Dans la chambre, on croit voir les ombres des danseurs semblant encore s'exercer à la barre. Dehors, le lin sombre de la nuit est venu border les épaules comme feraient deux paumes innocentes. S'avancer dans les pelouses, comme on s'enfonce dans une lecture de loups. Ne plus entendre ce bruit d'éperons que fait sans fin le monde. Et très loin, entre les arbres, voir les fragments du fleuve, dalles d'étain immobile...

10.

Les fruits sur les claies odorantes. Les seins lourds et beaux entre les étoffes. Le jardin rangé. Les derniers ordres entendus dans le soir avec les seaux cognés qu'on retourne et qu'on emboîte. On rentre vers les étages et la supplique des cordes. On croit entendre les moutons au loin mais c'est la nuit qui est venue, rassemblée près du seul réverbère qui lutte avec sa boule de lumière jaune. Et c'est plus qu'un signe. On attend le troupeau dans la cour, demain.
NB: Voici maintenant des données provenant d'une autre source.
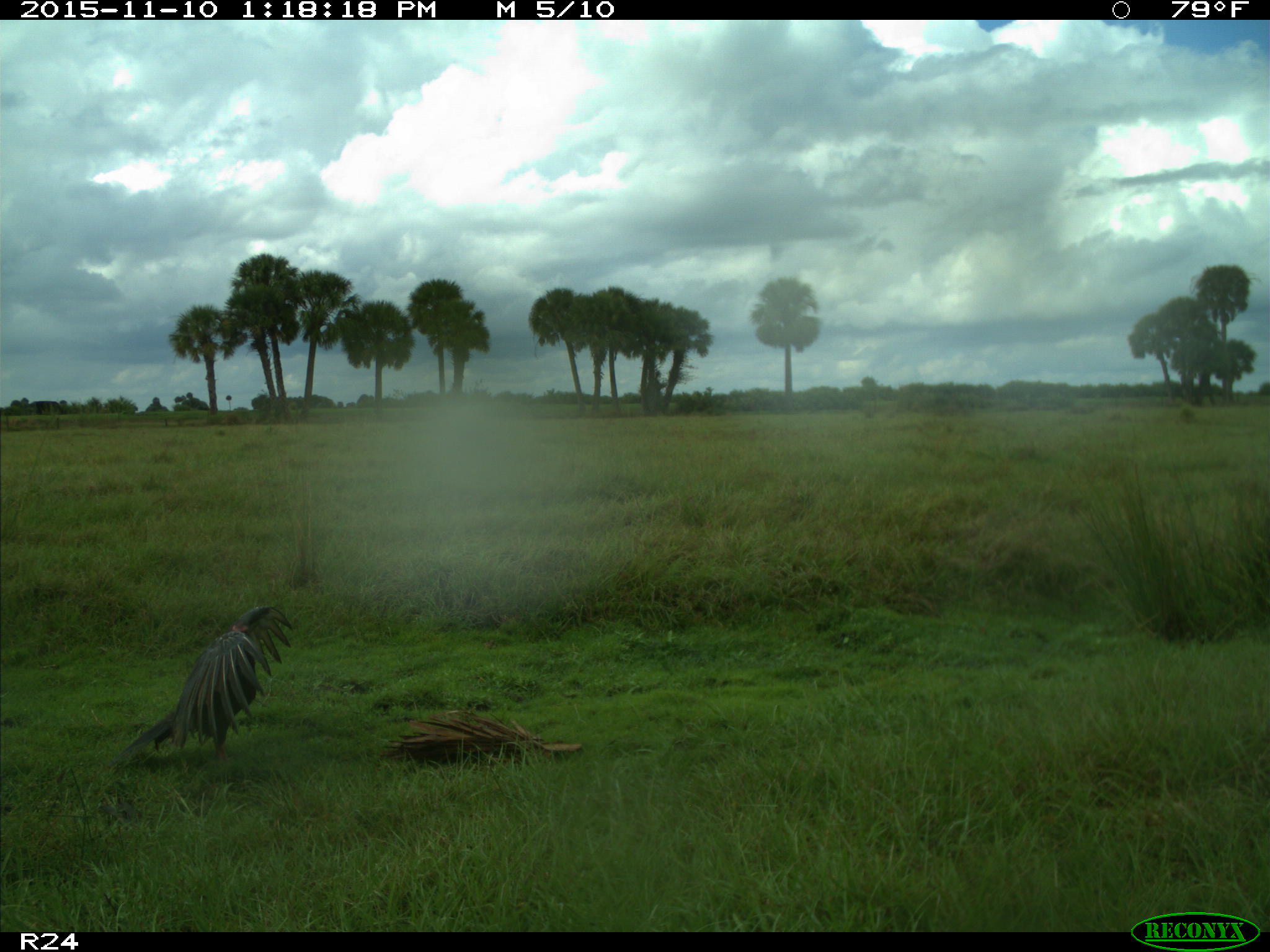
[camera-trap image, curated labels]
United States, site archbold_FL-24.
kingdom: Animalia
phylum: Chordata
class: Aves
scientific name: Aves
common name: birds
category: unidentified bird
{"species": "unidentified bird (birds) (Aves)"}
Ce soir déjà, les muets vont dormir dans les deux bergeries.

Il n'a toujours pas neigé.

24.

Oh ! Tellement devineresses et rieuses, qui descendaient en se tenant aux branches du verger repenti, s'approchant dans le bruit des citernes par les couloirs du printemps, tellement blanches, seins alourdis de fleurs sous les lanternes. Tout s'envolait. Elles disaient : " Le vent doit se déshabiller. " Mais quand s'approchaient les garçons, elles se taisaient nues. Obscurcies de fourrés, se gardant d'être vues, rêvant pourtant de l'être, chacune frissonnant. Puis s'en allant monter sur l'épaisseur du fleuve.

Jacques Vandenschrick, Livrés aux géographes, 5, 10, 24, Cheyne éditeur, Collection verte, 2018, pp. 21, 26, 40. Frontispice d'Alexandre Hollan.